### BACAAN:
- - - - -

Tersihir Gundala Putra Petir
SANCAKA sama seperti anak dari keluarga kerah biru umumnya. Ayahnya, meski tokoh serikat sekerja, cuma mampu mengontrak rumah petak di dekat pabrik. Ibunya tiap hari harus membagi peran, satu sisi mengurus pekerjaan rumah termasuk mengasuh anak semata wayangnya, pun di sisi lain saling bantu dengan keluarga buruh lainnya di tengah ketegangan hubungan antara pekerja dan pihak perusahan.
Sancaka, pada pembuka film Gundala garapan Joko Anwar, jadi saksi ketegangan situasi di sekitar pabrik. Ia menyaksikan unjuk rasa buruh, bentrok demonstran kontra pihak keamanan, hingga intrik berujung kematian ayahnya tepat di saat hujan lebat malahan sampai petir menyambar tubuhnya.

- - - - -

### DAFTAR BERIKUT:

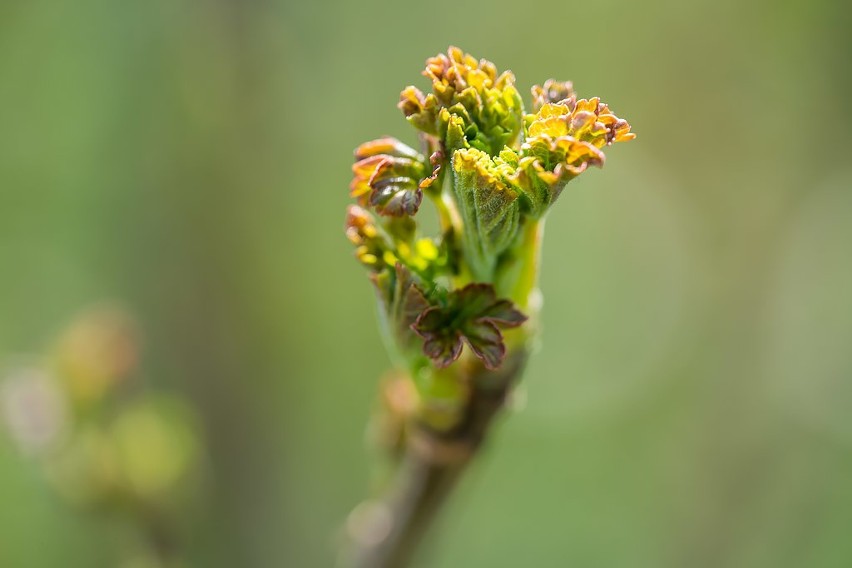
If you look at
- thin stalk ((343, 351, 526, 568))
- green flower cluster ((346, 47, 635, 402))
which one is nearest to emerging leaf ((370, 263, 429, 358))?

- - - - -

### TUJUANMU:
Cek apakah tiap pernyataan ini cocok dengan bacaan: 1. Ayah Sancaka punya rumah sendiri di dekat pabrik. 2. Sancaka anak tunggal. 3. Film Gundala digarap oleh Joko Anwar. Jawab ya atau tidak, lalu kutip kata-kata dari bacaan yang jadi penentunya. Daftar ini diambil dari sumber lain.

### JAWABAN LATIHAN:
1. Tidak: "cuma mampu mengontrak rumah petak di dekat pabrik"
2. Ya: "mengasuh anak semata wayangnya"
3. Ya: "film Gundala garapan Joko Anwar"